Print all of the material below again, line for line, without changing anything.

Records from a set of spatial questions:
++++++++++

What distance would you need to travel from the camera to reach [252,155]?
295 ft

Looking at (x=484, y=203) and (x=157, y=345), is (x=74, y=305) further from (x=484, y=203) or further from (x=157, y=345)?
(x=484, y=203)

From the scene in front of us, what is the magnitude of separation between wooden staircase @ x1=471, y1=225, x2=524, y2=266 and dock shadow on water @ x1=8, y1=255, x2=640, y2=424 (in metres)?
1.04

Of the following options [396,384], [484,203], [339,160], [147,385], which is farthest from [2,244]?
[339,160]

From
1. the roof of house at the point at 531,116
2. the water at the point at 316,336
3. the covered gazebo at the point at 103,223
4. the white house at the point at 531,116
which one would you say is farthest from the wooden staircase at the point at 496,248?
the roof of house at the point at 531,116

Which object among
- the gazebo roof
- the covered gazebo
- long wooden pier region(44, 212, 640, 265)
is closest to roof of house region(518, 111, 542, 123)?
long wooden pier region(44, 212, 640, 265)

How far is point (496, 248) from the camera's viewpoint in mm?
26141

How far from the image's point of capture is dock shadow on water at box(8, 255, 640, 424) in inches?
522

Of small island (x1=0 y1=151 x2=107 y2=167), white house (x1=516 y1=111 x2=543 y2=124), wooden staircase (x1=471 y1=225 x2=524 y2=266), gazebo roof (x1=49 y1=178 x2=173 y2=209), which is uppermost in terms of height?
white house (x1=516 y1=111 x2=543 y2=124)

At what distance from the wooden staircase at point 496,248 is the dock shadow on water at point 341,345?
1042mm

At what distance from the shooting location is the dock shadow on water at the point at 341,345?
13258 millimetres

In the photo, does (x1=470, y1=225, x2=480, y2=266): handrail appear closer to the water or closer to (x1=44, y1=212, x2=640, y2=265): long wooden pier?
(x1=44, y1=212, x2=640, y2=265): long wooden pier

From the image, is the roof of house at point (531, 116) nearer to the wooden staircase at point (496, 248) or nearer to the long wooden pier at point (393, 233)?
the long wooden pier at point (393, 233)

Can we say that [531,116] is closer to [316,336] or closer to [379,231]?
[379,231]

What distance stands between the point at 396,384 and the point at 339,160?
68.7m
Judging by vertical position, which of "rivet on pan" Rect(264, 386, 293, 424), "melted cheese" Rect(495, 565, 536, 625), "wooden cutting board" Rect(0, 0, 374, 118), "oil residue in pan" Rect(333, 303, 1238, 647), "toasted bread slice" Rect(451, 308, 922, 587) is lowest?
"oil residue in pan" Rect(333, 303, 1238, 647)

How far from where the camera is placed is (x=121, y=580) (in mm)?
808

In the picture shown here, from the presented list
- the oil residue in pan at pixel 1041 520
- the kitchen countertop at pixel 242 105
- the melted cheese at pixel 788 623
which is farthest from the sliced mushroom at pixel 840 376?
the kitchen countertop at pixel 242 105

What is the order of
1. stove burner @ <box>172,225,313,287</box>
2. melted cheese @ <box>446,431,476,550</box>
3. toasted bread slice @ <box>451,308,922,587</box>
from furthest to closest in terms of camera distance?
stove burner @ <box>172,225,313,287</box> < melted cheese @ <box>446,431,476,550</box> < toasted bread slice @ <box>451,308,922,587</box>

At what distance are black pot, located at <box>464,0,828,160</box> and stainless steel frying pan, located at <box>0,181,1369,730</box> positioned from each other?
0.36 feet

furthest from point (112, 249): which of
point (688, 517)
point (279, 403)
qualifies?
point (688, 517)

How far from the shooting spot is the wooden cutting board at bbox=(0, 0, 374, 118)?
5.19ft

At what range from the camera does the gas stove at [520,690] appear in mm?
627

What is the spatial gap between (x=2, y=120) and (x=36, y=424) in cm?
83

++++++++++

#### Task answer:
What distance would you need to travel from the camera to reach [252,155]?
295 ft

Looking at (x=484, y=203) and (x=157, y=345), is (x=74, y=305) further from (x=484, y=203) or further from (x=157, y=345)?
(x=484, y=203)

From the scene in front of us, what is the magnitude of separation between wooden staircase @ x1=471, y1=225, x2=524, y2=266 and dock shadow on water @ x1=8, y1=255, x2=640, y2=424 (in metres)?
1.04

Of the following options [396,384], [484,203], [339,160], [147,385], which is farthest from [2,244]?
[339,160]

From
1. the roof of house at the point at 531,116
2. the water at the point at 316,336
3. the covered gazebo at the point at 103,223
4. the white house at the point at 531,116
which one would you say is farthest from the wooden staircase at the point at 496,248?
the roof of house at the point at 531,116

Which object among
- the gazebo roof
- the covered gazebo
- long wooden pier region(44, 212, 640, 265)
is closest to roof of house region(518, 111, 542, 123)?
long wooden pier region(44, 212, 640, 265)

How far is point (496, 248) from the camera's viewpoint in mm?
26141

How far from the image's point of capture is dock shadow on water at box(8, 255, 640, 424) in inches?
522

Of small island (x1=0 y1=151 x2=107 y2=167), white house (x1=516 y1=111 x2=543 y2=124), wooden staircase (x1=471 y1=225 x2=524 y2=266), gazebo roof (x1=49 y1=178 x2=173 y2=209), which is uppermost in terms of height?
white house (x1=516 y1=111 x2=543 y2=124)

At what distance from the wooden staircase at point 496,248 is the dock shadow on water at point 341,345?
1042mm

At what distance from the shooting location is the dock shadow on water at the point at 341,345?
13258 millimetres

In the photo, does (x1=470, y1=225, x2=480, y2=266): handrail appear closer to the water or closer to (x1=44, y1=212, x2=640, y2=265): long wooden pier?
(x1=44, y1=212, x2=640, y2=265): long wooden pier

From the image, is the roof of house at point (531, 116) nearer to the wooden staircase at point (496, 248) or nearer to the long wooden pier at point (393, 233)?
the long wooden pier at point (393, 233)

Can we say that [531,116] is closer to [316,336] or closer to [379,231]?
[379,231]

What distance stands between the point at 396,384 and the point at 339,160?
68.7m
Judging by vertical position, which of "rivet on pan" Rect(264, 386, 293, 424), "melted cheese" Rect(495, 565, 536, 625), "wooden cutting board" Rect(0, 0, 374, 118), "oil residue in pan" Rect(333, 303, 1238, 647), "toasted bread slice" Rect(451, 308, 922, 587) is lowest?
"oil residue in pan" Rect(333, 303, 1238, 647)

How far from where the camera is placed is (x=121, y=580) (in mm)?
808

In the picture shown here, from the presented list
- the oil residue in pan at pixel 1041 520
- the kitchen countertop at pixel 242 105
- the melted cheese at pixel 788 623
which is farthest from the sliced mushroom at pixel 840 376?
the kitchen countertop at pixel 242 105

What is the order of
1. stove burner @ <box>172,225,313,287</box>
2. melted cheese @ <box>446,431,476,550</box>
3. toasted bread slice @ <box>451,308,922,587</box>
from furthest to closest in terms of camera distance?
stove burner @ <box>172,225,313,287</box> < melted cheese @ <box>446,431,476,550</box> < toasted bread slice @ <box>451,308,922,587</box>

At what distance are black pot, located at <box>464,0,828,160</box> and stainless steel frying pan, located at <box>0,181,1369,730</box> positioned from each other?
0.36 feet

furthest from point (112, 249): which of
point (688, 517)
point (279, 403)
qualifies?
point (688, 517)

How far from the shooting spot is the wooden cutting board at bbox=(0, 0, 374, 118)?
5.19ft

At what range from the camera does the gas stove at [520,690] appear in mm?
627

What is the spatial gap between (x=2, y=120) and (x=36, y=424) in cm?
83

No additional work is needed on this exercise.